Stated task: Rewrite the lines from the one containing "Which is further" through the end of the records, changing "white jersey" to "white uniform" and leaving everything else as it is. Return only those lines.
══ Records for this exercise ══
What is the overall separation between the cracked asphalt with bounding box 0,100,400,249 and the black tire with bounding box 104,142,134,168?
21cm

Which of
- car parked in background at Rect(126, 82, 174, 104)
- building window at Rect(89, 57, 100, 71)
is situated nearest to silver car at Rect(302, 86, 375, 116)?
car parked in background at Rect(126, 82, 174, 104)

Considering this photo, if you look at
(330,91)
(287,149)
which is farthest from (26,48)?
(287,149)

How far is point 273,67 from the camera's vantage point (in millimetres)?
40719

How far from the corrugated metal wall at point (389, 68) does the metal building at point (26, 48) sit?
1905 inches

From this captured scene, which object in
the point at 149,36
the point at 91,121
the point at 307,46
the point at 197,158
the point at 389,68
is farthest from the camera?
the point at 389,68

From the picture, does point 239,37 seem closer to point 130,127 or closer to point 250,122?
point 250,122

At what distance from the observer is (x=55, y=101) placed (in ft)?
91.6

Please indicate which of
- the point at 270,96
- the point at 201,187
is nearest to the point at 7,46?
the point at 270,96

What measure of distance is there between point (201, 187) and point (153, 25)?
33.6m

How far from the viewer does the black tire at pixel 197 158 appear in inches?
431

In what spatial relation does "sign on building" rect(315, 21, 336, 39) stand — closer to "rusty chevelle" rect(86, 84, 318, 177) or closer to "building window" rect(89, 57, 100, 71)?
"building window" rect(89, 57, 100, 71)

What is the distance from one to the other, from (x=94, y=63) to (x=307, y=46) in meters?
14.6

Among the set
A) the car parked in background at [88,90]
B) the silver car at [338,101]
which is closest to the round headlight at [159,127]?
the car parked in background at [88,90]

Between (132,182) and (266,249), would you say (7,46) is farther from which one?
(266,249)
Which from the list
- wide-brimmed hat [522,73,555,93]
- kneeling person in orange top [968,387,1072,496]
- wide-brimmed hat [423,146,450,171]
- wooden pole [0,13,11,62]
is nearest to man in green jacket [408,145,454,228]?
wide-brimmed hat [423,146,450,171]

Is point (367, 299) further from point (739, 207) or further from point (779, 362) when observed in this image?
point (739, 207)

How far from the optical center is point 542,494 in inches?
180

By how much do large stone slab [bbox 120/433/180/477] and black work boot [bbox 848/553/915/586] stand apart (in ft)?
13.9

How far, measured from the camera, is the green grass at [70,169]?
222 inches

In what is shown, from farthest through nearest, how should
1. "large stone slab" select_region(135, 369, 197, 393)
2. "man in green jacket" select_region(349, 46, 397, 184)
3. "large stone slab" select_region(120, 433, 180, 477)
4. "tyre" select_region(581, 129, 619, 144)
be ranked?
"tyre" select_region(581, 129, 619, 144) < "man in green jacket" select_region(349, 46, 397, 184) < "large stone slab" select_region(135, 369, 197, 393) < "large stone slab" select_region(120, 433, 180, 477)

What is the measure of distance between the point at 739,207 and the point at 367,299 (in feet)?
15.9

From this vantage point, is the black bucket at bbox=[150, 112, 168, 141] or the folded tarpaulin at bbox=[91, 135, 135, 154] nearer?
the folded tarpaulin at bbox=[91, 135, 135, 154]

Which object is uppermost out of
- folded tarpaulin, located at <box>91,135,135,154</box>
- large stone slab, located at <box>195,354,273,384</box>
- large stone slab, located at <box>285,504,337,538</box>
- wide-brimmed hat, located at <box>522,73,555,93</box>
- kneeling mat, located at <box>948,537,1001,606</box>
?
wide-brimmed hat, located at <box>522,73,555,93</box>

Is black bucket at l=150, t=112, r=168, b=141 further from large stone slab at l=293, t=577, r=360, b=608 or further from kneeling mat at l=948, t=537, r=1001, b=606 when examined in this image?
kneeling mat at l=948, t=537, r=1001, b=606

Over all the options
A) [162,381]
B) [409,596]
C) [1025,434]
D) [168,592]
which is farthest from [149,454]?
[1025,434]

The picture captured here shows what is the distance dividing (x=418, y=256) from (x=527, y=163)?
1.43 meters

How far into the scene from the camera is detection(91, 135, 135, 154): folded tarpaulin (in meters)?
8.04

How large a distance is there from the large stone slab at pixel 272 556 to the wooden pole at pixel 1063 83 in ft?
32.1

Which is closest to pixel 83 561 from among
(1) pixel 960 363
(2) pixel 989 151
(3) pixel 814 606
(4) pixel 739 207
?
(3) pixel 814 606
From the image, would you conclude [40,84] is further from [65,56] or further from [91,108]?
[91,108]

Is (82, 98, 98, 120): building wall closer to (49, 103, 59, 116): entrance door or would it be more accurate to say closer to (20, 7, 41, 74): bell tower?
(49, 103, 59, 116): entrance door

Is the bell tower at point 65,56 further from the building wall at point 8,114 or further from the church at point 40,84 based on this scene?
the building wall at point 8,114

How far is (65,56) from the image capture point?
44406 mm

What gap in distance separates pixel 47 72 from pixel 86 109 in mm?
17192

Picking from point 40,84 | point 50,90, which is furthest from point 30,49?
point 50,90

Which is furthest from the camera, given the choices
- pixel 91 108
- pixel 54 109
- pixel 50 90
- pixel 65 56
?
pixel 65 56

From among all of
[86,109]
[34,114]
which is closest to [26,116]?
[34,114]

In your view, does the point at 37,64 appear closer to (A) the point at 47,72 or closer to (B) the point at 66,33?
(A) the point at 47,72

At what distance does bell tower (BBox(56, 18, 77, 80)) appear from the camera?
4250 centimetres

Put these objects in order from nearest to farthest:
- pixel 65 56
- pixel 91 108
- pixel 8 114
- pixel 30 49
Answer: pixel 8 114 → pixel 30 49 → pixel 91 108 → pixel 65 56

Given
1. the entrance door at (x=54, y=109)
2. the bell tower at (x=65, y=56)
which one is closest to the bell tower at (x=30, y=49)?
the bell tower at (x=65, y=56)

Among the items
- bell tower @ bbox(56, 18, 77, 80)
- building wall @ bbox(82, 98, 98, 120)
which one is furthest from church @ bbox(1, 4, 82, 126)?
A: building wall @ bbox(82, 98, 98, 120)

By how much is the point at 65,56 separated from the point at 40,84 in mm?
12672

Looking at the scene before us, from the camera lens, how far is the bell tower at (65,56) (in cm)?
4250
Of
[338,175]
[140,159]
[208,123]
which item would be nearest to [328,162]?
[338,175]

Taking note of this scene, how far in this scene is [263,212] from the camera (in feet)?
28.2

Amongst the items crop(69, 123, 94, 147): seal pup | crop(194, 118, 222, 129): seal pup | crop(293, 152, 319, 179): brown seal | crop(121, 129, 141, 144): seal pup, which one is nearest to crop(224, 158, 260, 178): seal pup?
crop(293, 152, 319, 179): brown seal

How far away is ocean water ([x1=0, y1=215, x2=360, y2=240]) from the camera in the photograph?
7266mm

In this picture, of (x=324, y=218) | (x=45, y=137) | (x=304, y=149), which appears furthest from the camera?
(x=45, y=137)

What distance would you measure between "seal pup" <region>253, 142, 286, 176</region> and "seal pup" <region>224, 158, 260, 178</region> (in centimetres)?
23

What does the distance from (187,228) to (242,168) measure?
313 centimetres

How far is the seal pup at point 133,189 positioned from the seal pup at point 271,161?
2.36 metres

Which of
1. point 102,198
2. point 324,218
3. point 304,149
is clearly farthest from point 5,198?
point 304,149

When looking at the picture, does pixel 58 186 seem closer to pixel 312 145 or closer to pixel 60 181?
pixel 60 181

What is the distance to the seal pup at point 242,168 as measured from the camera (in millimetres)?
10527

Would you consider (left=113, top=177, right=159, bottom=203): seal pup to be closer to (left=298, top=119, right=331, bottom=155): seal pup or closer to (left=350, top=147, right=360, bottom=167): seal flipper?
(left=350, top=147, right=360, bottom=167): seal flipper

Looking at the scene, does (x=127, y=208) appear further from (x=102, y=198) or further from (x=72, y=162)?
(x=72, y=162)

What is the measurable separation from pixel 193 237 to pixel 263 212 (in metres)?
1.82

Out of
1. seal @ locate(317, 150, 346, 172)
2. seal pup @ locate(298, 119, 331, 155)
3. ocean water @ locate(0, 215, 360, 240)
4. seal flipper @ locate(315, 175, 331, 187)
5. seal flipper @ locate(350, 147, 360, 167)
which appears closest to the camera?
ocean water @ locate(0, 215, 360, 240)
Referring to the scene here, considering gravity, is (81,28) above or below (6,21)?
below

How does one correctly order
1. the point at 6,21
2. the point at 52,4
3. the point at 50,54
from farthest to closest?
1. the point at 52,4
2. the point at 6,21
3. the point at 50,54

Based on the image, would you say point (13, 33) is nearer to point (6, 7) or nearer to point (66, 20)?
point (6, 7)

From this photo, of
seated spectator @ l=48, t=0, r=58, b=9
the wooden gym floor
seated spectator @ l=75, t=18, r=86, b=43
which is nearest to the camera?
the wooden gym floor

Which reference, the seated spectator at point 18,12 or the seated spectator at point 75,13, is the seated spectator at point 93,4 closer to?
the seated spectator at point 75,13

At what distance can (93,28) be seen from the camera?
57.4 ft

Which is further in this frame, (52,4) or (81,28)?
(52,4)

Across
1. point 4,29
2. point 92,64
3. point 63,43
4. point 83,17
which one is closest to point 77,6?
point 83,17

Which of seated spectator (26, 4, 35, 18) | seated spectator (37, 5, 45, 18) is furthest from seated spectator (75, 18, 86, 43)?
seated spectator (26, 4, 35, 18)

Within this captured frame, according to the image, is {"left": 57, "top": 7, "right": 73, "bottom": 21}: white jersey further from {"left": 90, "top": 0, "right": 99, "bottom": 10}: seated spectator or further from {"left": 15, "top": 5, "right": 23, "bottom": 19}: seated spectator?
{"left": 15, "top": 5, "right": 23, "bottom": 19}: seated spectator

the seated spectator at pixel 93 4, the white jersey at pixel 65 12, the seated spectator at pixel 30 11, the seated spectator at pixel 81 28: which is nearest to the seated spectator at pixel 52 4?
═══
Exercise output:
Which is further in this frame, (52,4) or (81,28)?
(52,4)

Across
1. point 4,29
2. point 92,64
3. point 63,43
4. point 83,17
which one is closest to point 77,6?
point 83,17

Which of seated spectator (26, 4, 35, 18) | seated spectator (37, 5, 45, 18) is furthest from seated spectator (75, 18, 86, 43)?
seated spectator (26, 4, 35, 18)

Within this captured frame, according to the image, is {"left": 57, "top": 7, "right": 73, "bottom": 21}: white uniform further from {"left": 90, "top": 0, "right": 99, "bottom": 10}: seated spectator or further from {"left": 15, "top": 5, "right": 23, "bottom": 19}: seated spectator?
{"left": 15, "top": 5, "right": 23, "bottom": 19}: seated spectator

the seated spectator at pixel 93 4, the white uniform at pixel 65 12, the seated spectator at pixel 30 11, the seated spectator at pixel 81 28: which is nearest to the seated spectator at pixel 52 4?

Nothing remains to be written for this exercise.